───── TEXT SEGMENT ─────
For an explanation of how maker and taker fees work and how they are calculated, head to our article on "What are maker and taker fees?",
What are the advantages of cryptocurrency?
By now, most of us have heard horror stories about people that have lost everything to cryptocurrency. Bitcoin, for example, regularly attracts attention from mainstream media for its volatility, and often comes attached to "rags to riches" or "I lost it all" fables warning people of the risks involved.
The governor of the Bank of England himself has even weighed in, warning that investors should beware of losing everything, as the cryptocurrency market is still in its infancy and public understanding is generally poor.
Nevertheless, cryptocurrencies continue to defy analysts' expectations. They have even been touted as a burgeoning technological revolution that could transform the world of finance as we know it.
The popularity of cryptocurrency is based on a number of advantages that make it more attractive than traditional money:
- Low fees - One of the reasons why cryptocurrency has proven so popular around the world is that there are very few, and generally low, fees associated with using it. However, fees do fluctuate depending on demand.
- Independence - Cryptocurrencies are not subject to an overarching authority such as a government or financial institution. In theory, this means that cryptocurrency can remain stable even in the face of political turmoil which might affect the value of traditional money. In reality, they tend to reflect investor risk sentiment in traditional assets such as equities.
───── SUPPLIED MATERIAL ─────
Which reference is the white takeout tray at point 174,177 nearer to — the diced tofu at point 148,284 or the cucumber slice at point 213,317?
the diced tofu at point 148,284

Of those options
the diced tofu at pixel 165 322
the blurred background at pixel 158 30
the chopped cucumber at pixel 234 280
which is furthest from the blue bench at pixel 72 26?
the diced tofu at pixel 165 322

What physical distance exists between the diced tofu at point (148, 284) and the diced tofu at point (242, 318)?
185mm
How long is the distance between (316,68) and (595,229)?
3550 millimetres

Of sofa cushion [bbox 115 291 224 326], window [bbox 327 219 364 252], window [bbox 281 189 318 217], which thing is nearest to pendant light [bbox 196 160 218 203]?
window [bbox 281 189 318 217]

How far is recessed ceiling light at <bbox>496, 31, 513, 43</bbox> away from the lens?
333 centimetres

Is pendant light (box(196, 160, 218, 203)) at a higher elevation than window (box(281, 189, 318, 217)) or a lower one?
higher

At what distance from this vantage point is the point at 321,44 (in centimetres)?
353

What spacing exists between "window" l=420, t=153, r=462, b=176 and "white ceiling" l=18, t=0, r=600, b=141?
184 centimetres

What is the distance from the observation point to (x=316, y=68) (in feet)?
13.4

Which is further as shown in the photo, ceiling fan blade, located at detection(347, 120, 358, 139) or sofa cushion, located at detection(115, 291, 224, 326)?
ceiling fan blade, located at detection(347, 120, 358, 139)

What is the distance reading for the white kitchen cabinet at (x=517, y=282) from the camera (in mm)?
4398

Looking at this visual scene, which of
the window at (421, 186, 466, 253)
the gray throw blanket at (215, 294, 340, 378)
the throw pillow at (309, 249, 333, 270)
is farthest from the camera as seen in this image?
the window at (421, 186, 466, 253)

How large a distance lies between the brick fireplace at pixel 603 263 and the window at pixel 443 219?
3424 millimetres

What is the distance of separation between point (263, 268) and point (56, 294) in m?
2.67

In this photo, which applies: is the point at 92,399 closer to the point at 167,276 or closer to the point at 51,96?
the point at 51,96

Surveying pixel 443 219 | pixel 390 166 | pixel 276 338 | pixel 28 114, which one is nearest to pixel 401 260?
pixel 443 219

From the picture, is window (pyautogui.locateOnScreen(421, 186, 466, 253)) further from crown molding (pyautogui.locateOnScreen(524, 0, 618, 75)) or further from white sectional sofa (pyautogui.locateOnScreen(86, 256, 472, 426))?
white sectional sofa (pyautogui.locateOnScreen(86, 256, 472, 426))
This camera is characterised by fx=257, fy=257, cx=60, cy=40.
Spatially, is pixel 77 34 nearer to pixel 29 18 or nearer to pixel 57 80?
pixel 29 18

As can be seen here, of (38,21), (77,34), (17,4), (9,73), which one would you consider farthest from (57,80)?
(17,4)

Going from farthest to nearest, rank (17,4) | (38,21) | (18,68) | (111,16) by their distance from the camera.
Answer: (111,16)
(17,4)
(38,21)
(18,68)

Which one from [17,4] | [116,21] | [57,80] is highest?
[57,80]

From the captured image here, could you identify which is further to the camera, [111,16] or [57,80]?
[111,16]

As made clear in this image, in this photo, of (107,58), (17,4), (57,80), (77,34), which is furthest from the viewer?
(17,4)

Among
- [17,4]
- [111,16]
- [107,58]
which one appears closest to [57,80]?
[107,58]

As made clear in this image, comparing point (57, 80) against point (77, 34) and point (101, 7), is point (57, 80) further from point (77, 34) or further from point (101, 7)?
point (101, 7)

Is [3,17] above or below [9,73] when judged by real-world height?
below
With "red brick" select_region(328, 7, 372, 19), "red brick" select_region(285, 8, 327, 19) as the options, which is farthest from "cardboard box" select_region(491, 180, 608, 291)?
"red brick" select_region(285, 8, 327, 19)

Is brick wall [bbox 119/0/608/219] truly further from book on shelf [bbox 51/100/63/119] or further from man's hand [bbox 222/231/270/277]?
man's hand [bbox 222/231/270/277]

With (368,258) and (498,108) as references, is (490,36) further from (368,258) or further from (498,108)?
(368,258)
─────
───── SUPPLIED MATERIAL ─────
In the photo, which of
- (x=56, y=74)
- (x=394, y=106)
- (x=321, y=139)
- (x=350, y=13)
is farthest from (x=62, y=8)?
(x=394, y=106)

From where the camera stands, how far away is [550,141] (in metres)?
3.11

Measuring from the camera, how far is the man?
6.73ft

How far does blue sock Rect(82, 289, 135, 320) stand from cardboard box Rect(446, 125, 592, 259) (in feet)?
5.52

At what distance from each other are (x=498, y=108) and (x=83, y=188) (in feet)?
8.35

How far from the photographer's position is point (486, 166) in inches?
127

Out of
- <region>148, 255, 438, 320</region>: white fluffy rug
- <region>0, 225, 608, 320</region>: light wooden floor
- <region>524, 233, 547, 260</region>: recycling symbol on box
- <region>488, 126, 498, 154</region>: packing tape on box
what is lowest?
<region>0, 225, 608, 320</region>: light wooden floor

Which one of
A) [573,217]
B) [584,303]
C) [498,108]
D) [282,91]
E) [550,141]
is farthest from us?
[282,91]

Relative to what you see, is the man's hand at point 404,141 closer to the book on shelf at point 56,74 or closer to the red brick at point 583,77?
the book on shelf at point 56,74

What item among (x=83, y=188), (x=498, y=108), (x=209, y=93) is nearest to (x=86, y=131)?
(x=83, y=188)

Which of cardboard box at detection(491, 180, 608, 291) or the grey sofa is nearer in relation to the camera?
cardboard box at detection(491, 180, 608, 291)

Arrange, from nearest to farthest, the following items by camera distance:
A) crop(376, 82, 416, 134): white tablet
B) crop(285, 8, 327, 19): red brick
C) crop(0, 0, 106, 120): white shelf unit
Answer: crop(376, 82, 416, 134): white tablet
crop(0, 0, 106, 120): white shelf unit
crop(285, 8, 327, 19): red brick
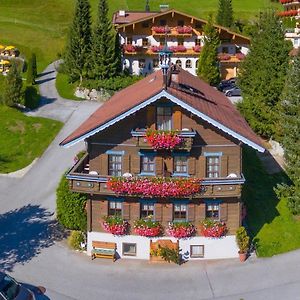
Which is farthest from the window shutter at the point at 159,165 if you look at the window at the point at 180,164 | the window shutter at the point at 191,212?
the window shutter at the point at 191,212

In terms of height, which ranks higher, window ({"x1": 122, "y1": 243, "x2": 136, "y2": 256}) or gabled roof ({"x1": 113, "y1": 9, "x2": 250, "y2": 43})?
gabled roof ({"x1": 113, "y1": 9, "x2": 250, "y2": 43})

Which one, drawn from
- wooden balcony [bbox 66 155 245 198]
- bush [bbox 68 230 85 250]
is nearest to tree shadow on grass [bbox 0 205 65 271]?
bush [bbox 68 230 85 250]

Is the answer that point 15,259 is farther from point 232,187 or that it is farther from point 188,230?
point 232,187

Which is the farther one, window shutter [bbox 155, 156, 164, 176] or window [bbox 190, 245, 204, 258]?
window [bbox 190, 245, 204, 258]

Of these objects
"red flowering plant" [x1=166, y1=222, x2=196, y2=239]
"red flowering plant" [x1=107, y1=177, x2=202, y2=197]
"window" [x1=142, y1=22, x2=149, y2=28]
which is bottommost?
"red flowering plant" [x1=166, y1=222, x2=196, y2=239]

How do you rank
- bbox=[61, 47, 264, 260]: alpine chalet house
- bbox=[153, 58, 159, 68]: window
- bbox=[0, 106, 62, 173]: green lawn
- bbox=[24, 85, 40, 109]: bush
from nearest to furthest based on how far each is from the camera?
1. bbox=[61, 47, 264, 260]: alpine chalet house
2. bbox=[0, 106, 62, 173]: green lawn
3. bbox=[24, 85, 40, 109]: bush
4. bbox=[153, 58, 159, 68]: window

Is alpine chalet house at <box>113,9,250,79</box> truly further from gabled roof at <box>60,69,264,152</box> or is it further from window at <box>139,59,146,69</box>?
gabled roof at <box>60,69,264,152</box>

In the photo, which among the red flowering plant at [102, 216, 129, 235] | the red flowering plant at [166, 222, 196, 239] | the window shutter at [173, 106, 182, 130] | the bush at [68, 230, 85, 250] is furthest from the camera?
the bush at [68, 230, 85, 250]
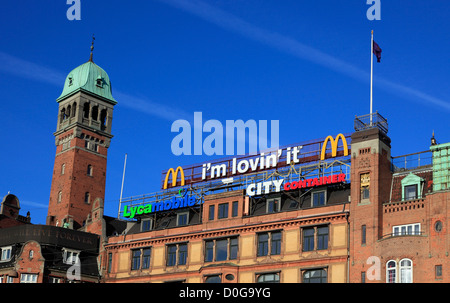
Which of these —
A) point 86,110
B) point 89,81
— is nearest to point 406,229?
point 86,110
─────
ASSIGNMENT 1. According to the cryptocurrency text, what does Bitcoin regularly attract mainstream media attention for?
ASSIGNMENT 2. List every phrase that appears inside quotation marks in the cryptocurrency text.
ASSIGNMENT 3. From the cryptocurrency text, return everything from "For an explanation" down to "we know it.", copied word for word.
None of this work uses the lines.

ANSWER SECTION 1. Its volatility.

ANSWER SECTION 2.
- What are maker and taker fees?
- rags to riches
- I lost it all

ANSWER SECTION 3.
For an explanation of how maker and taker fees work and how they are calculated, head to our article on "What are maker and taker fees?",
What are the advantages of cryptocurrency?
By now, most of us have heard horror stories about people that have lost everything to cryptocurrency. Bitcoin, for example, regularly attracts attention from mainstream media for its volatility, and often comes attached to "rags to riches" or "I lost it all" fables warning people of the risks involved.
The governor of the Bank of England himself has even weighed in, warning that investors should beware of losing everything, as the cryptocurrency market is still in its infancy and public understanding is generally poor.
Nevertheless, cryptocurrencies continue to defy analysts' expectations. They have even been touted as a burgeoning technological revolution that could transform the world of finance as we know it.